- Trecho do texto:
Introdução
Como o serviço ao próximo está relacionado à nossa vocação
cristã? Nossa dedicação ao serviço ao próximo não seria perda de tempo,
recursos e energia? As pessoas não estão carentes é da graça da salvação?
Cuidar dos cidadãos não é responsabilidade das autoridades competentes? Não nos
diz a Palavra de Deus que nós teríamos sempre os pobres conosco? A igreja não
deveria se dedicar, no máximo, ao auxílio dos irmãos na fé somente? Ela não
perderia o seu foco se começasse a se dedicar também a servir às outras pessoas
em suas carências? Perguntas como estas podem se multiplicar até que,
intimidados pelo risco que o serviço ao próximo pode trazer, cheguemos à
conclusão prática da inviabilidade do envolvimento da igreja com algum tipo de
responsabilidade de serviço ao nosso próximo. Contudo, a pergunta que devemos
corajosa e humildemente fazer é: o que a Palavra de Deus diz sobre o serviço
que a igreja deve prestar ao próximo?
I. A vocação serviçal
da igreja
O texto que serve de base para este estudo é profundamente
tocante porque nos apresenta uma grandiosa lição de humildade da parte do nosso
Senhor Jesus. Sendo quem era, o glorioso e eterno Filho de Deus, Cristo humilhou-se
a ponto de exercer um serviço próprio de um escravo, que era o de lavar os pés
do seu senhor. Com tão eloquente lição dada na mesma noite em que seria traído
e entregue para ser crucificado, o Filho de Deus nos deu o exemplo da atitude
espiritual que deve nortear e acompanhar a atuação da sua igreja na sua relação
com o mundo (Fp 2.3,5). O gesto de Jesus segue na contramão do entendimento de
grandeza e honra conhecido pelo presente século (Mt 20.25-28), pois a
humilhação de Cristo ocorreu voluntariamente para a redenção do seu povo (Mt
1.21; Jo 10.11,17). Embora rejeitado pelo antigo povo da aliança, Cristo trouxe
a adoção espiritual para todos quantos creram na sua obra, segundo a vontade de
Deus Pai (Jo 1.11-13).

- Trechos dos registros:
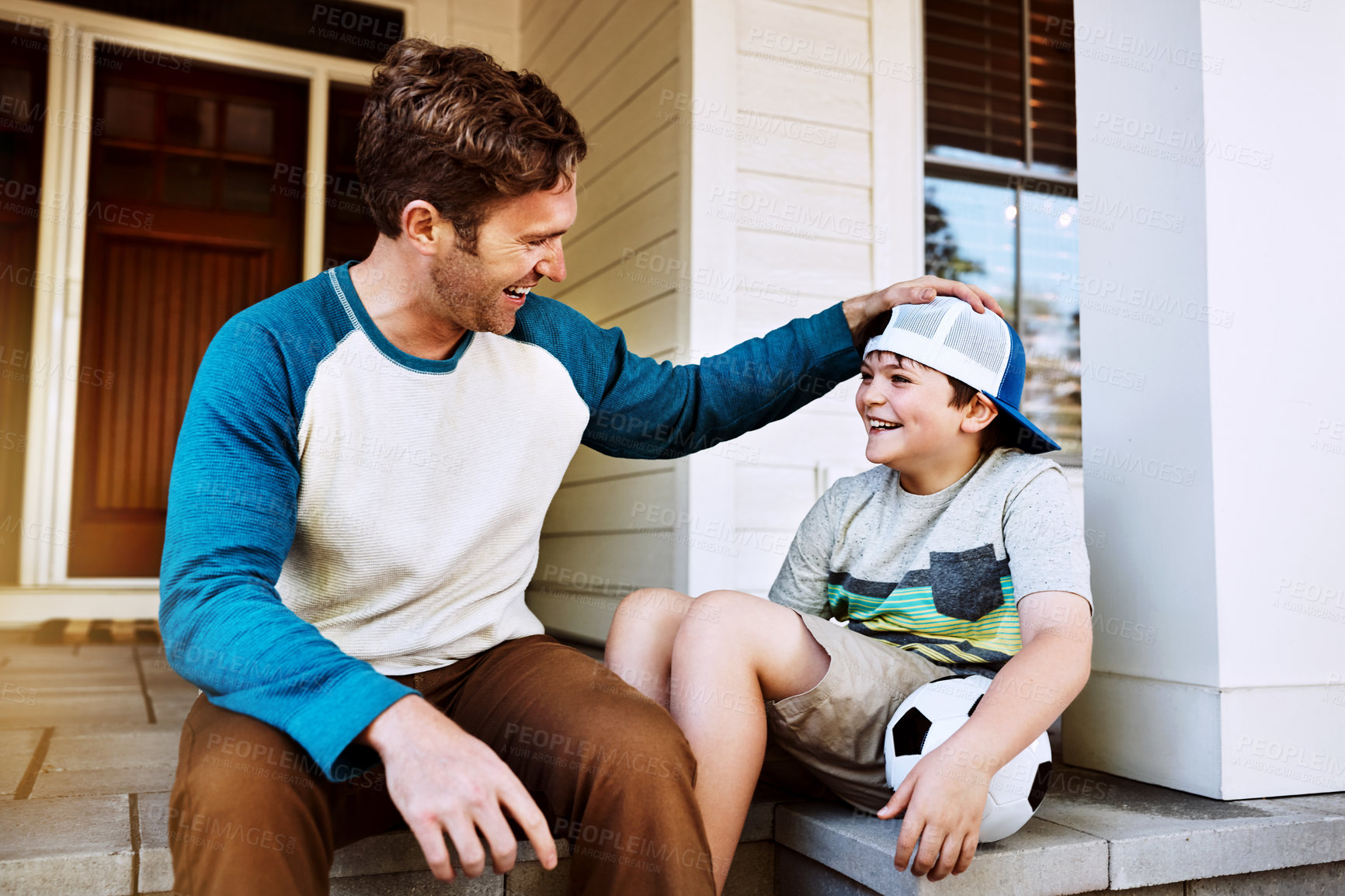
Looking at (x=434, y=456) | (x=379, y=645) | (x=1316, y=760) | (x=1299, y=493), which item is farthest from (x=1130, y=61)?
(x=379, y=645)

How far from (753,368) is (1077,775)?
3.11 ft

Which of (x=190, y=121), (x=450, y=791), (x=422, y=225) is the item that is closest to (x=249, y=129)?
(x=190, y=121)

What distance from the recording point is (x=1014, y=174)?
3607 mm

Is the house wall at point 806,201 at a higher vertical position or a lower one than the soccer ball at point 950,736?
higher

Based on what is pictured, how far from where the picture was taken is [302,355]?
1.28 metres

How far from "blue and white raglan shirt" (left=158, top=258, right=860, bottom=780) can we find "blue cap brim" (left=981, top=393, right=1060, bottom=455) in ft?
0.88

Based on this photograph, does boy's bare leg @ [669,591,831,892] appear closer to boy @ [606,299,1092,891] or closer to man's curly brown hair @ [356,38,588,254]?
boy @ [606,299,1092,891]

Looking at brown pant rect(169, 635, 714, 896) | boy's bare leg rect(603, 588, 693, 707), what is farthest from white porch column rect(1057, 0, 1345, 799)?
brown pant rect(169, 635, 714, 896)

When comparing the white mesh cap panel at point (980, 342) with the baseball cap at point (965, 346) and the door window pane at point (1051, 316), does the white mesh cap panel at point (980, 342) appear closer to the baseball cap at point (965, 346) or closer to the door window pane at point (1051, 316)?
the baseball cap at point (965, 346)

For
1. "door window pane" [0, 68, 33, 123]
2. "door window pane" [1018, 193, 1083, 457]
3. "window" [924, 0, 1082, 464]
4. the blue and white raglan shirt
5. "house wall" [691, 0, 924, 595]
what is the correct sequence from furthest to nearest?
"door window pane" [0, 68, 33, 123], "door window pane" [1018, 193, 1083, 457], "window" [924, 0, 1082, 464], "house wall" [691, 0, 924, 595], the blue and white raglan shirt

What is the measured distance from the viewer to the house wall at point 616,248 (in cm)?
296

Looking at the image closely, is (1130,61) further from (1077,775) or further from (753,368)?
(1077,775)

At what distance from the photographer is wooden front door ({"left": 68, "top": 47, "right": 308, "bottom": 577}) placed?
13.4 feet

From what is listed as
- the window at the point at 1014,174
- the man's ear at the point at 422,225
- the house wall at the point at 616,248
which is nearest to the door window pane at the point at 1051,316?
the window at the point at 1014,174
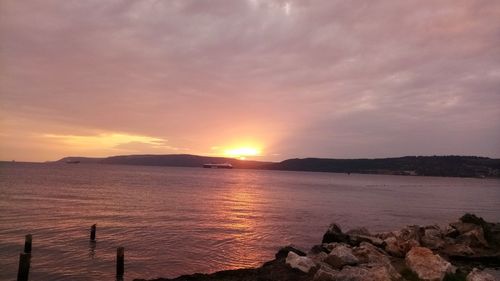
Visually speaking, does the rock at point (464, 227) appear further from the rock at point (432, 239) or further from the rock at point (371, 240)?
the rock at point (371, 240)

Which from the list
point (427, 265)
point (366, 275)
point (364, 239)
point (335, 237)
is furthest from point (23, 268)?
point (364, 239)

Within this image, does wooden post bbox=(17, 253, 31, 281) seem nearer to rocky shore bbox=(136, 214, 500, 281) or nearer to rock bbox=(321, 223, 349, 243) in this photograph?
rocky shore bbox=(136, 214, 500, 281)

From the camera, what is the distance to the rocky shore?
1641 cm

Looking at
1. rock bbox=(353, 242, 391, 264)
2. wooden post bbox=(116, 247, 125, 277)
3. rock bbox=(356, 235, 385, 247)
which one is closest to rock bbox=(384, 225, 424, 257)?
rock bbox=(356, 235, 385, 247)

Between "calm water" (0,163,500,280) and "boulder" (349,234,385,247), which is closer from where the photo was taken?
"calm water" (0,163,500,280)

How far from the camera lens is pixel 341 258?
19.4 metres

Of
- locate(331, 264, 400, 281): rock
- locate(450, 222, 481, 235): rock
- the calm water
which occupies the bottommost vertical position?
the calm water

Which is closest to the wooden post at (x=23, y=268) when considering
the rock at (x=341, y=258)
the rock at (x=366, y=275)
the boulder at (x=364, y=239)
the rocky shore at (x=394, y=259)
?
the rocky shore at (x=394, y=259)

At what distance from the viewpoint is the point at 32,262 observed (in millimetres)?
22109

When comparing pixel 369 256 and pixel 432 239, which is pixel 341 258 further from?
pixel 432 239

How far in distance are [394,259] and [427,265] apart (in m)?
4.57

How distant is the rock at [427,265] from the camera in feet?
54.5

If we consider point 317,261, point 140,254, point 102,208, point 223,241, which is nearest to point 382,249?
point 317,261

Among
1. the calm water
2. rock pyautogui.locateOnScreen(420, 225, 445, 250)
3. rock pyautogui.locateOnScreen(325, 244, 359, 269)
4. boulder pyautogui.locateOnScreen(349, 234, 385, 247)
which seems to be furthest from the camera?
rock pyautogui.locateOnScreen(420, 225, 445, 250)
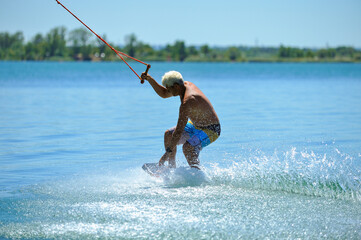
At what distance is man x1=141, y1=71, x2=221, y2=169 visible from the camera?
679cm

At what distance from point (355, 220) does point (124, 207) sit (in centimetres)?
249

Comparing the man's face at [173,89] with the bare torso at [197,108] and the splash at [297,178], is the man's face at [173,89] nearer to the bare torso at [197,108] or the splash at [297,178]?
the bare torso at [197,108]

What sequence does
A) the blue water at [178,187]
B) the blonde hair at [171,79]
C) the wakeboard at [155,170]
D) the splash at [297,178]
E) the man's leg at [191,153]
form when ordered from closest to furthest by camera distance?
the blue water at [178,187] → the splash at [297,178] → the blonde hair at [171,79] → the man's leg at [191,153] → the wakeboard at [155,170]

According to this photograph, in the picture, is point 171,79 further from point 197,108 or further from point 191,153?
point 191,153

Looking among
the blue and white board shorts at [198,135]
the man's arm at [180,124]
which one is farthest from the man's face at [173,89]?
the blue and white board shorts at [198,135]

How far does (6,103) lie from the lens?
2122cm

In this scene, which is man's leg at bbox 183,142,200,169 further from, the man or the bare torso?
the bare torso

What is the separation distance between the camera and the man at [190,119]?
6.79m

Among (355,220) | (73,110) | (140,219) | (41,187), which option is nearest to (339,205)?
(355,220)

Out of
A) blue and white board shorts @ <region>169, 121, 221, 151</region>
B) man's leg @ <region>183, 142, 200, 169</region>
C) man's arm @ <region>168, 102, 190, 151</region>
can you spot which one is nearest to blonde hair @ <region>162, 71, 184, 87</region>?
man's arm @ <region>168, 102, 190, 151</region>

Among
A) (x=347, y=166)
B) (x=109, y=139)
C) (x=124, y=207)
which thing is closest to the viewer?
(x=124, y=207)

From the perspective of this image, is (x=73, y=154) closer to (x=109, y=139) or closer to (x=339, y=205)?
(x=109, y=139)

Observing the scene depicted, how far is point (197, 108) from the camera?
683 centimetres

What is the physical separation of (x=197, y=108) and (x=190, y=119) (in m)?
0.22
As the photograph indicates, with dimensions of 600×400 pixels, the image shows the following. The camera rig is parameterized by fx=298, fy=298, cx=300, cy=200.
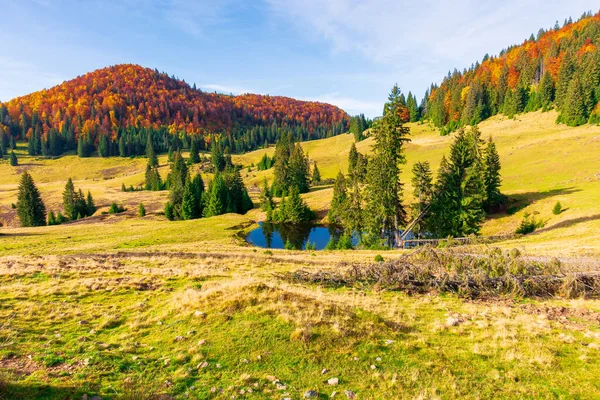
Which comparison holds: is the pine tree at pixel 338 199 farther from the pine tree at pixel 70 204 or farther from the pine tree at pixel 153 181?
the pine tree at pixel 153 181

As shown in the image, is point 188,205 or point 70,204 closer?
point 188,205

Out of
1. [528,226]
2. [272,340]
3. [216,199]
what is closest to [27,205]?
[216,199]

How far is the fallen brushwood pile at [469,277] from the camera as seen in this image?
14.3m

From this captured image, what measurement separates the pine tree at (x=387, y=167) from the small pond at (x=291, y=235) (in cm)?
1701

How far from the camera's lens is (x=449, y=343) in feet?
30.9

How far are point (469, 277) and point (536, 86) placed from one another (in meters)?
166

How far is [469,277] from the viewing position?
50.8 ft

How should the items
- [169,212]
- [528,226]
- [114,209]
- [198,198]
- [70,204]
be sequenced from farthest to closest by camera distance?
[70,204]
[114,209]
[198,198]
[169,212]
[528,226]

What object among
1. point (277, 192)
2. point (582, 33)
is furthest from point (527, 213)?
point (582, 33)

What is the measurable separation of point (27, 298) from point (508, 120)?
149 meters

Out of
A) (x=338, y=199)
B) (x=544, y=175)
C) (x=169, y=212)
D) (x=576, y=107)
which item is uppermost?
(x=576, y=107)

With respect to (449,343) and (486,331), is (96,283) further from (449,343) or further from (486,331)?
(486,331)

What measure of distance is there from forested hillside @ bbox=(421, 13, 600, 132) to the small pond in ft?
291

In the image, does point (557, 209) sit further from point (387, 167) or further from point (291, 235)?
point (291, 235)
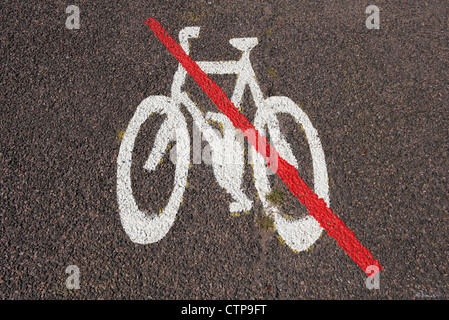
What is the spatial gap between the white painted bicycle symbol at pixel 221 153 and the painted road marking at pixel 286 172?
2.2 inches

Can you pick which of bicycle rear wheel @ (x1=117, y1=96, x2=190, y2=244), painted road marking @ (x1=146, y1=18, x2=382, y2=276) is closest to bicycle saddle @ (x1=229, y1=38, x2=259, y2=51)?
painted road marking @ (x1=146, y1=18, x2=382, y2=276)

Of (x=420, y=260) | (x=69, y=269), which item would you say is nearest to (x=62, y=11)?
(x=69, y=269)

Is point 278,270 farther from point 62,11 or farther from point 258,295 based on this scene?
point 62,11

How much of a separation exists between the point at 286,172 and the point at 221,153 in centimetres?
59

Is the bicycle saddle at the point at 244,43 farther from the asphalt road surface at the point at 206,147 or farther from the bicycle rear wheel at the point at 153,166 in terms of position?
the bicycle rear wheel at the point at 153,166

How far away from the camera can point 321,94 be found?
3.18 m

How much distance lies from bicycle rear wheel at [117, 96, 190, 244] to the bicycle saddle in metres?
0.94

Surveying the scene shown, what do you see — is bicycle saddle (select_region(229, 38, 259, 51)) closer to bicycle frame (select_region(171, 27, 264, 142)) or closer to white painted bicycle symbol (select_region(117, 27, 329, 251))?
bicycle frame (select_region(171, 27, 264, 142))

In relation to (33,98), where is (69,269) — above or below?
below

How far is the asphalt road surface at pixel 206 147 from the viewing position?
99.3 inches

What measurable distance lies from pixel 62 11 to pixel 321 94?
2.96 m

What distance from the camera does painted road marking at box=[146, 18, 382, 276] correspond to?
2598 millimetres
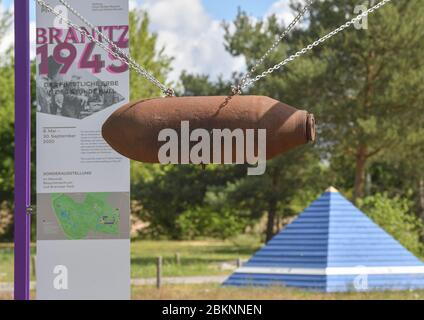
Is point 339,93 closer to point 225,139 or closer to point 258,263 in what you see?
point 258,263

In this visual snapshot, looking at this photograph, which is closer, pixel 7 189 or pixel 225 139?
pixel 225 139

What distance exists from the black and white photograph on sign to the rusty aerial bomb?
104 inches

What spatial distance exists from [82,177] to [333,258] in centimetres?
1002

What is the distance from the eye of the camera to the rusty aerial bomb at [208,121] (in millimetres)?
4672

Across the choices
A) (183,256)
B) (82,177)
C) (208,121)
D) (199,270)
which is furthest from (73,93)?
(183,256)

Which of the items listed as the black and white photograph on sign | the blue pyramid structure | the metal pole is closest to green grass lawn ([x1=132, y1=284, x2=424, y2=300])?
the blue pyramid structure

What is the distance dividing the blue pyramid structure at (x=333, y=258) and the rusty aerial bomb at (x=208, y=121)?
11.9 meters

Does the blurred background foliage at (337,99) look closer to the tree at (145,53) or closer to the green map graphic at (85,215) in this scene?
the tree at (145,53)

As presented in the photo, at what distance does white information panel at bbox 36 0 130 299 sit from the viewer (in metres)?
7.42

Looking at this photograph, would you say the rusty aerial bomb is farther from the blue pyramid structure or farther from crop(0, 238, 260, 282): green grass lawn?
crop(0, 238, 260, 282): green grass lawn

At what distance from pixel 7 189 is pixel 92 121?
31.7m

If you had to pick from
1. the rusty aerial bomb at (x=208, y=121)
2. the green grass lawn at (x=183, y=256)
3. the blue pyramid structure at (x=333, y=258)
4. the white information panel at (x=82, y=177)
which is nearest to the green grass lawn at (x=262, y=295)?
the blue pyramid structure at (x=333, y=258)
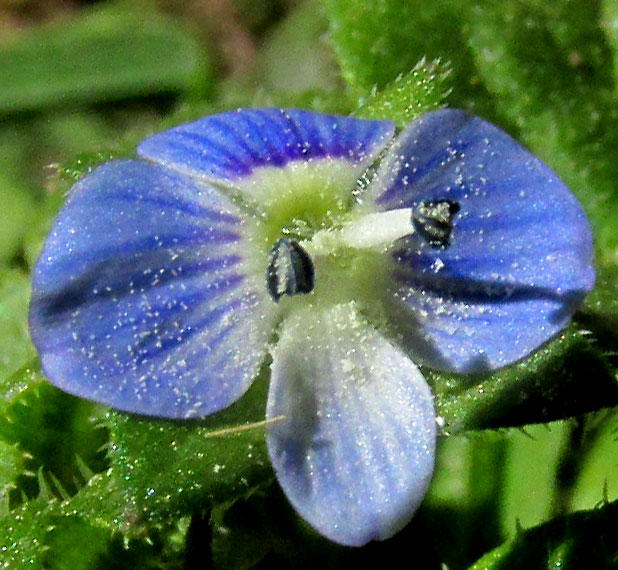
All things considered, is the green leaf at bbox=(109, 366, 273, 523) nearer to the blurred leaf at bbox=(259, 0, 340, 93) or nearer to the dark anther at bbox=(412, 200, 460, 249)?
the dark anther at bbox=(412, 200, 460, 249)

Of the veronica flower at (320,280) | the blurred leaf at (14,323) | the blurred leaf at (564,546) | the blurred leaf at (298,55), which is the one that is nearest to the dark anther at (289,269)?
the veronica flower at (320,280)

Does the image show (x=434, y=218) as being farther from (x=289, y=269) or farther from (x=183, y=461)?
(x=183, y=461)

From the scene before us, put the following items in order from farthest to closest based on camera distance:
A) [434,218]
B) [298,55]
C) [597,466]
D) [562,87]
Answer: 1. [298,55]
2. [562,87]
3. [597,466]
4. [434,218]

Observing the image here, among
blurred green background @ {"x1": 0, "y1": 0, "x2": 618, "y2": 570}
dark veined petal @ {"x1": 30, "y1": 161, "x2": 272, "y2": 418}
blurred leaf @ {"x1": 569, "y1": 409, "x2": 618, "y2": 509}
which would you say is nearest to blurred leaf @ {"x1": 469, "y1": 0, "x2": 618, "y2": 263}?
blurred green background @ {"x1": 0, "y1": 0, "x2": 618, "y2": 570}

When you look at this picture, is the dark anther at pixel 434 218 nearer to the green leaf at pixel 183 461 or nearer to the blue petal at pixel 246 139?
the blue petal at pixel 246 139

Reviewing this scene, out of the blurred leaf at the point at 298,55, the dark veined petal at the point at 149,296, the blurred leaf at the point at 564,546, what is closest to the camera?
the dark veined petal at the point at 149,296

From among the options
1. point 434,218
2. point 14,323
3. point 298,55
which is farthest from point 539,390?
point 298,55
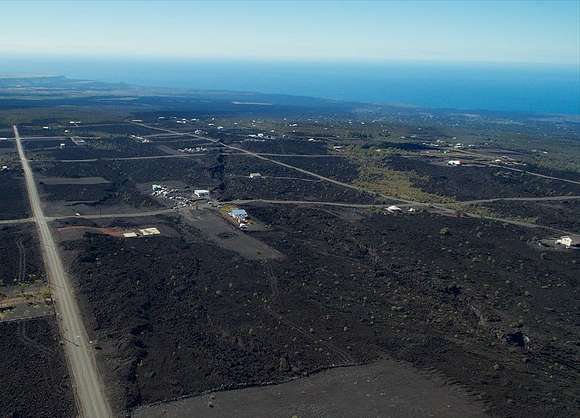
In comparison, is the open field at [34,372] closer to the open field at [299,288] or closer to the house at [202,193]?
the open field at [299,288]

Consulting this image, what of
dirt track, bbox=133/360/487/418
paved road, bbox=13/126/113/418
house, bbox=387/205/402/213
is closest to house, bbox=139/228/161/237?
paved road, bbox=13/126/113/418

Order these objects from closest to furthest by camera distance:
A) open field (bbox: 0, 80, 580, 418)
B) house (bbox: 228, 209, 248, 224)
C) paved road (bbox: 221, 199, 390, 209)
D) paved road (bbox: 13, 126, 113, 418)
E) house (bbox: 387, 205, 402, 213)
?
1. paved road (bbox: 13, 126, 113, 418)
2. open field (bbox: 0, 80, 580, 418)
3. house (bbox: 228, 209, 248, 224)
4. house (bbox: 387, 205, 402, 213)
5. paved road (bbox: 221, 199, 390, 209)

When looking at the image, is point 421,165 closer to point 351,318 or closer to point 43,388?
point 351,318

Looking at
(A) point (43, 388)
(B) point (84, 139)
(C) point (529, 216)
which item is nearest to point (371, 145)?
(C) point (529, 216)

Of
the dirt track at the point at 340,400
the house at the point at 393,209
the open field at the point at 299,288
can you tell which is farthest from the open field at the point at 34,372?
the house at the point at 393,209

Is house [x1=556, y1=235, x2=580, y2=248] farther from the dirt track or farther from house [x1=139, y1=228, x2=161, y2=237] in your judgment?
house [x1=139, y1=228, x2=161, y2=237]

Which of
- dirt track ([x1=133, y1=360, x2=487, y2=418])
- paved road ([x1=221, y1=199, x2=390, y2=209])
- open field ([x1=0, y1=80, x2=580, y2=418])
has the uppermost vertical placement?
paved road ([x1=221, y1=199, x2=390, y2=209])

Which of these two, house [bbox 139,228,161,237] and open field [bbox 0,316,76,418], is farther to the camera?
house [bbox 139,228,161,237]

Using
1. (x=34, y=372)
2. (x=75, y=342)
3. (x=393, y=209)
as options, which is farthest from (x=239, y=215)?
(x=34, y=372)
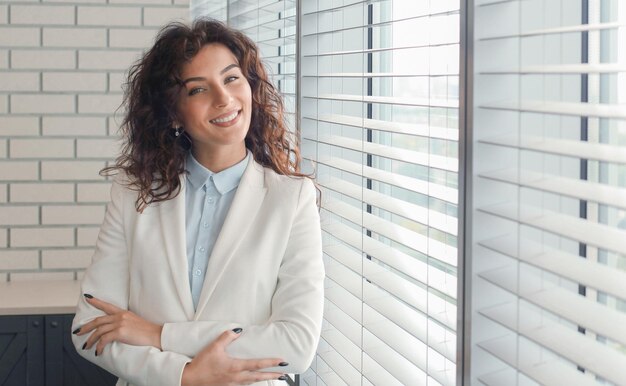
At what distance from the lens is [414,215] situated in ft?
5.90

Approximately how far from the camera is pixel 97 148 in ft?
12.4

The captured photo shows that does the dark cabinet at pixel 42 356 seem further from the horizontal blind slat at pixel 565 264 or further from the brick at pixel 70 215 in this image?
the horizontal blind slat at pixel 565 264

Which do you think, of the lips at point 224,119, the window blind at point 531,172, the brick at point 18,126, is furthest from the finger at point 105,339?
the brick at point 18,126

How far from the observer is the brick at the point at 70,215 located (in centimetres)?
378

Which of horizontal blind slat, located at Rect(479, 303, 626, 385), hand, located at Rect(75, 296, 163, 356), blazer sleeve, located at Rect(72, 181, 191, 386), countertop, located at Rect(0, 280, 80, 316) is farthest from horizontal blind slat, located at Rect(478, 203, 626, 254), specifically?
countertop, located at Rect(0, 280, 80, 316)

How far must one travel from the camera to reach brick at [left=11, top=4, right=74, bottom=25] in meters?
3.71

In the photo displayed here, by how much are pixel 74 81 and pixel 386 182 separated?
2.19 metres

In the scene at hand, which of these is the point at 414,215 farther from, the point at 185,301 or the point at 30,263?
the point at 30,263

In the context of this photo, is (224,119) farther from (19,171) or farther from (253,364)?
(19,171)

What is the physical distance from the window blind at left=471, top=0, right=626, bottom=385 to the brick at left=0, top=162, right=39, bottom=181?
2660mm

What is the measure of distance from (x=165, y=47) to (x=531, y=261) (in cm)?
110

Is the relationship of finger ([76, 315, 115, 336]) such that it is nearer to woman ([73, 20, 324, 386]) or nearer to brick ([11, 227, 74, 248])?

- Pedidos:
• a. No texto sobre o serviço ao próximo, reescreva o trecho que vai de "Cuidar dos cidadãos" até "prestar ao próximo?", substituindo "igreja" por "comunidade".
• b. Dê continuidade ao texto sobre o serviço da igreja ao próximo, começando logo depois da última frase apresentada.

- Respostas por pedido:
• a.
Cuidar dos cidadãos não é responsabilidade das autoridades competentes? Não nos
diz a Palavra de Deus que nós teríamos sempre os pobres conosco? A comunidade não
deveria se dedicar, no máximo, ao auxílio dos irmãos na fé somente? Ela não
perderia o seu foco se começasse a se dedicar também a servir às outras pessoas
em suas carências? Perguntas como estas podem se multiplicar até que,
intimidados pelo risco que o serviço ao próximo pode trazer, cheguemos à
conclusão prática da inviabilidade do envolvimento da comunidade com algum tipo de
responsabilidade de serviço ao nosso próximo. Contudo, a pergunta que devemos
corajosa e humildemente fazer é: o que a Palavra de Deus diz sobre o serviço
que a comunidade deve prestar ao próximo?

• b.
a) Observando o
exemplo de Cristo
O exemplo dado por Jesus diz respeito, primeira e
diretamente, ao serviço humilde que os cristãos devem prestar uns aos outros,
não limitando a própria ação serviçal pela posição que alguém, porventura,
venha a ocupar na igreja. Se Cristo, que é a própria glória de Deus manifesta
aos homens (Jo 1.18), submeteu-se até à morte para reconciliar consigo mesmo
todas as coisas (Cl 1.18-20), os seus seguidores não deveriam se omitir. Essa
mesma atitude serviçal indica a postura própria e adequada de todos os que se
tornaram discípulos de Cristo (Mt 20.25-27), ainda que estejam servindo a
outros cristãos, como nos indica o texto de João 13.10,11. Em seguida, o Senhor
Jesus expressa aberta e claramente que seu exemplo deveria ser praticado pelos
seus seguidores e não apenas entendido, uma vez que ele, sendo Senhor e Mestre,
corretamente identificado pelos seus discípulos, lhes havia lavado os pés.
Assim Jesus demonstra a necessidade de serviço humilde e sincero com relação
aos outros, pois a bênção consiste exatamente em ser usado como instrumento nas
mãos de Deus para servir ao próximo. Esse serviço evidenciaria quem
verdadeiramente foi escolhido por Cristo, mesmo porque Paulo diz que o trabalho
decorrente da fé confirma a nossa vocação e eleição (1Ts 1.3,4).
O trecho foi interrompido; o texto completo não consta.